China, for instance, holds $1.11 trillion in U.S. Treasury securities.
For many products sold in the United States, there are few alternatives to Chinese production, and shifting production for major goods produced there could take years and be expensive.
American companies could also sue the U.S. government in response to any order to shutter plants in China. The most effective option for Trump would be to restrict federal procurement from any companies that do business in China.
That would hit companies like Boeing Co, Apple and General Motors, which are both big U.S. contractors and have large business interests in China.
Bill Reinsch, a former senior Commerce Department official, said Trump had limited options to force U.S. companies to quit China, and it would make little economic sense.
“We can’t be a market economy and do that,” Reinsch said. “No one’s going to pay attention to it anyway.

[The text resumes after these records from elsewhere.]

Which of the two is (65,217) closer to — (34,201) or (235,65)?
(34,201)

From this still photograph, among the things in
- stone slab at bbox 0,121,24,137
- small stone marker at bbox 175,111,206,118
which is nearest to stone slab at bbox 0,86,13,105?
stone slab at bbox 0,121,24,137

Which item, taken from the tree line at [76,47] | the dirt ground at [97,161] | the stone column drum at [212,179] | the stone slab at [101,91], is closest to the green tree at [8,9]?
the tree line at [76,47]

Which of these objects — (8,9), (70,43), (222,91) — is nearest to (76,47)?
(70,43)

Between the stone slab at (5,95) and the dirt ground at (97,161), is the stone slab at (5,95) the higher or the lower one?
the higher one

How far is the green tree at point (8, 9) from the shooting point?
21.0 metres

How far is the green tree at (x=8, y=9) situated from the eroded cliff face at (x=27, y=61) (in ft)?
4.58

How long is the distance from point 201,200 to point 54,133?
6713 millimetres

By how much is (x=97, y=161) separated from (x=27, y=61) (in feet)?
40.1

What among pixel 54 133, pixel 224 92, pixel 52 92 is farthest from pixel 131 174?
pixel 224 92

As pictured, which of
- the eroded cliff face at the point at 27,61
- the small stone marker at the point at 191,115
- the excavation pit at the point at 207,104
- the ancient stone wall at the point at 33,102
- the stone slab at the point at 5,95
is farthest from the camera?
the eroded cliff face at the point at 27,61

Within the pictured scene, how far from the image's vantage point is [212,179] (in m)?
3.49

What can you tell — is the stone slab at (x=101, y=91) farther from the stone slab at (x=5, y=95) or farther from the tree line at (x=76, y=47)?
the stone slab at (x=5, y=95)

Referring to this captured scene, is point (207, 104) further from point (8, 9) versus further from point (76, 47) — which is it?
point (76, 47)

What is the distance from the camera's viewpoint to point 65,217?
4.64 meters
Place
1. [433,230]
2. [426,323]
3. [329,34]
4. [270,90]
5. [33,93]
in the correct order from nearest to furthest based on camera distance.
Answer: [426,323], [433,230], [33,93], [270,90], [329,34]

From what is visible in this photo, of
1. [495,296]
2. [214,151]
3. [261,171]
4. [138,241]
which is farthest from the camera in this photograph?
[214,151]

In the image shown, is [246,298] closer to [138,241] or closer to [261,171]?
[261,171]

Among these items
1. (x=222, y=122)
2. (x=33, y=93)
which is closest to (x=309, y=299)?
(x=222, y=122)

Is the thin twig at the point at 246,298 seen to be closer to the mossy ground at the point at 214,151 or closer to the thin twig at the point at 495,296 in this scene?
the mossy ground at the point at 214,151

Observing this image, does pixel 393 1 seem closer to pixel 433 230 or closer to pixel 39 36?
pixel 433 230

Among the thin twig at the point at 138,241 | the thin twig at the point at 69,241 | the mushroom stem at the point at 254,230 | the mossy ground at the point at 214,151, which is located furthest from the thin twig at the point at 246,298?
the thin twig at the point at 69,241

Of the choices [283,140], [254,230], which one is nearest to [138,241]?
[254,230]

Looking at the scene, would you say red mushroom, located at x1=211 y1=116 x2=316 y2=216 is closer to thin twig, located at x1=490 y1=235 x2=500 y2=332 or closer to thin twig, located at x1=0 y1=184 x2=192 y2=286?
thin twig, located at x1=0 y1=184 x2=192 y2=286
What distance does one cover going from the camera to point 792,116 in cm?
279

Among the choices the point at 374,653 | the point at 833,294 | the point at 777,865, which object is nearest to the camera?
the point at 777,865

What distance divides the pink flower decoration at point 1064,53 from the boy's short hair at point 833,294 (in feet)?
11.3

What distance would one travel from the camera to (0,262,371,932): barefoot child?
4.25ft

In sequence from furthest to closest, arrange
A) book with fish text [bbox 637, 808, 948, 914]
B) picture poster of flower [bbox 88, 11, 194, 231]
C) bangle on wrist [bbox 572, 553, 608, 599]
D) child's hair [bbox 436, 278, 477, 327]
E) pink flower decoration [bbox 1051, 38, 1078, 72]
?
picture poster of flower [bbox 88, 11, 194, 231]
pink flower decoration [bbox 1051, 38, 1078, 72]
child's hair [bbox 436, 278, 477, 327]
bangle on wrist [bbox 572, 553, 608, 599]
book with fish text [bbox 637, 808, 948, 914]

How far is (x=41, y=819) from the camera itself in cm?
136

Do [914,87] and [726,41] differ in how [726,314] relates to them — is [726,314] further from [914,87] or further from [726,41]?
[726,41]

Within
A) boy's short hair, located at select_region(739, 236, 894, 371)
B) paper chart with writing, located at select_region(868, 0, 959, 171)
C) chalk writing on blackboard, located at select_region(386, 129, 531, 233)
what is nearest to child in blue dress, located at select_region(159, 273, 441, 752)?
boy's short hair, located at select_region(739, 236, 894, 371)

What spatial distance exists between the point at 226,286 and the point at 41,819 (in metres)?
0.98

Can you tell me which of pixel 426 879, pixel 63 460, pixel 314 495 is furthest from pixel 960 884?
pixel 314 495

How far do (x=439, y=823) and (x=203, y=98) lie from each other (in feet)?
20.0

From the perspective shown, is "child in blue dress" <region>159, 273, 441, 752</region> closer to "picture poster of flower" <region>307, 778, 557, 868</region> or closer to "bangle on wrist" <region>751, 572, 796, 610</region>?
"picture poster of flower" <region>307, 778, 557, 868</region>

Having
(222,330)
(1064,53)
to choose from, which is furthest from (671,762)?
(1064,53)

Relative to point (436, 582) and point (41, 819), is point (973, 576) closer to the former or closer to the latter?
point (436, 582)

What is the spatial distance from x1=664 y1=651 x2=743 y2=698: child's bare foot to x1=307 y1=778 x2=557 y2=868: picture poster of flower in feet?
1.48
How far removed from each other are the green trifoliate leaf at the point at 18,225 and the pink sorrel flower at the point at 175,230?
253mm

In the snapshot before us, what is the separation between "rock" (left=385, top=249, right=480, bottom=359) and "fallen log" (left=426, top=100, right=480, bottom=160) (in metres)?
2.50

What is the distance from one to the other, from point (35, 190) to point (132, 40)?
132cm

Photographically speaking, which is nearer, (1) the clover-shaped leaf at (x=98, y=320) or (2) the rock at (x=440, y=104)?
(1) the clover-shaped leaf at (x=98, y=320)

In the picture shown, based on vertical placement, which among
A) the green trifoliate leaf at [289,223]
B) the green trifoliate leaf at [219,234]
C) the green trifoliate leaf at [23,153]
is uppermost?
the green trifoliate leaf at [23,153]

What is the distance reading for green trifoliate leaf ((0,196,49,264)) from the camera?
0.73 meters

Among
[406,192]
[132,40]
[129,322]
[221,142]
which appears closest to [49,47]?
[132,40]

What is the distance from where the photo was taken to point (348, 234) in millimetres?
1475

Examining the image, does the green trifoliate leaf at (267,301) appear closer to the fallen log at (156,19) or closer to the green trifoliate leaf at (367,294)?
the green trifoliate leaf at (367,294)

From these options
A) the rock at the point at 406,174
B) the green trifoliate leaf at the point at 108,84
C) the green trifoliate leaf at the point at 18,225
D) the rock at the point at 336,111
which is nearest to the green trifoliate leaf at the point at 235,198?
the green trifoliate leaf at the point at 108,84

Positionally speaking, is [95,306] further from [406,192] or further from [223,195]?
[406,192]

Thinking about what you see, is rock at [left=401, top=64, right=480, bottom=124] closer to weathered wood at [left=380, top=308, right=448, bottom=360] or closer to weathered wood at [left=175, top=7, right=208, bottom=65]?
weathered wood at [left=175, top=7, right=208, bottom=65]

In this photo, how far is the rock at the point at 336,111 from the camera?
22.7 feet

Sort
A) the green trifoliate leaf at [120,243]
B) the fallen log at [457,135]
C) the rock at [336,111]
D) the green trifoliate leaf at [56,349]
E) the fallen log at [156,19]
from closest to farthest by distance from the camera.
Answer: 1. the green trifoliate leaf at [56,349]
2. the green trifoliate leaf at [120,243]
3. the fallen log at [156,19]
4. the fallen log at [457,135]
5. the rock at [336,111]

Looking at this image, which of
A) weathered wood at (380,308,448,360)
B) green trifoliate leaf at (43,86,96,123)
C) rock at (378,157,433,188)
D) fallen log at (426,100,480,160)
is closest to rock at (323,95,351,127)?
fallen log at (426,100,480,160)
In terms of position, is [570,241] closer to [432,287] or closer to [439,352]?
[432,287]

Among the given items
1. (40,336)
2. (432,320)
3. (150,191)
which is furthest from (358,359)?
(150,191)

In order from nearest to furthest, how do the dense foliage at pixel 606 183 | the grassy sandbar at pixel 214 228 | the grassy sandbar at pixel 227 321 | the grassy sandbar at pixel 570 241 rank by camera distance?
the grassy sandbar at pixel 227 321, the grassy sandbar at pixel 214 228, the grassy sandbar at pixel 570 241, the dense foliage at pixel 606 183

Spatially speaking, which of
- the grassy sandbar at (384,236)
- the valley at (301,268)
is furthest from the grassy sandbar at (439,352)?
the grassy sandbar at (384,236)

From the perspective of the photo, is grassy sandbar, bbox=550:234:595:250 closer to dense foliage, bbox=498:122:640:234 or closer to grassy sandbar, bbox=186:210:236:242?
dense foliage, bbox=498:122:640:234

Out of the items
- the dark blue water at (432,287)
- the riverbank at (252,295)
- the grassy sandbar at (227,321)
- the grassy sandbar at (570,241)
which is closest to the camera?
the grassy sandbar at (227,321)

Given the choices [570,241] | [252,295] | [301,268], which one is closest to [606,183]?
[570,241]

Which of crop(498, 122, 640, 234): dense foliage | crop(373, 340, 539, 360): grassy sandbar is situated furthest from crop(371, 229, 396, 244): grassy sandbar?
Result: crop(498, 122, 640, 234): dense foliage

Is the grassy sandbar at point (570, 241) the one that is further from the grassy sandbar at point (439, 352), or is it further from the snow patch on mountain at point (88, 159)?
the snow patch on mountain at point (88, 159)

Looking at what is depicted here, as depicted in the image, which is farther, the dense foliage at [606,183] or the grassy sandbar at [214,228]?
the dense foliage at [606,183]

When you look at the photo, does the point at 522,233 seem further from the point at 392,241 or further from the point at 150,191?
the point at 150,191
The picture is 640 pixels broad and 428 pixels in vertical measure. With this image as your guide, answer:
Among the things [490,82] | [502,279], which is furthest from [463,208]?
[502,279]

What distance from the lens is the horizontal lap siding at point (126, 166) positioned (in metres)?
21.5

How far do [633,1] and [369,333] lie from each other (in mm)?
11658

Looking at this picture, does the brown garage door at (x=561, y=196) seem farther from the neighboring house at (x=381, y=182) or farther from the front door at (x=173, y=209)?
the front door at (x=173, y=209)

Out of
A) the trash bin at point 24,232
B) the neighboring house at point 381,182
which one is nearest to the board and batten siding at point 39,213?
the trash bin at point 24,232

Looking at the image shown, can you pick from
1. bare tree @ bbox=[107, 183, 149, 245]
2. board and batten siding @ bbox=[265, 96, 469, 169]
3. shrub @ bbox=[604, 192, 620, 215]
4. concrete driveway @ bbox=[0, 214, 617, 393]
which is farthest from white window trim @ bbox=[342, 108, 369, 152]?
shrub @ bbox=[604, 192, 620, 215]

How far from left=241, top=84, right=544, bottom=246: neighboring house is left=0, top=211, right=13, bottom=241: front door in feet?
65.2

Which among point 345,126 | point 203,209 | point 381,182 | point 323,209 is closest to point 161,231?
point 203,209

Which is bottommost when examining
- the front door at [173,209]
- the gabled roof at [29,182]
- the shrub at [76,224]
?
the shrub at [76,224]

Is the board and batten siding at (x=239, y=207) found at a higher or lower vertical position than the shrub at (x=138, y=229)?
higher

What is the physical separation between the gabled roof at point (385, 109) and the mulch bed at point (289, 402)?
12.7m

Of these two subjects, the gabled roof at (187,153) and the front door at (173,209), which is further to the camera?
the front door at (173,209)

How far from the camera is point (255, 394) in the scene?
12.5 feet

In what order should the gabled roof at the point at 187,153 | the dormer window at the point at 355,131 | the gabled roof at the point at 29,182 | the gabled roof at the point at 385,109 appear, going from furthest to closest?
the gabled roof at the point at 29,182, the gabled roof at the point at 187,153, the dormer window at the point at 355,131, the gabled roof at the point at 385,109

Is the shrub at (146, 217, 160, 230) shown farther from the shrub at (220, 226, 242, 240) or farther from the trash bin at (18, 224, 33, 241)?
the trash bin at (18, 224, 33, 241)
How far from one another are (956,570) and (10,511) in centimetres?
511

Companies do what they’re going to do.”
Many U.S. companies have already begun moving some operations out of China due to rising labor costs. But others, including General Motors, have large plants there to supply the Chinese market. They would resist any pressure to close their facility there, given the size and importance of the Chinese market, Reinsch said.
Last week, Trump backed off his Sept. 1 deadline for 10% tariffs on remaining Chinese imports, delaying duties on cellphones, laptops and other consumer goods.
The U.S. Trade Representative’s Office delayed tariffs on more than half the $300 billion in Chinese-made goods telling companies the delay covered product categories where China supplies more than 75 percent of total U.S. imports.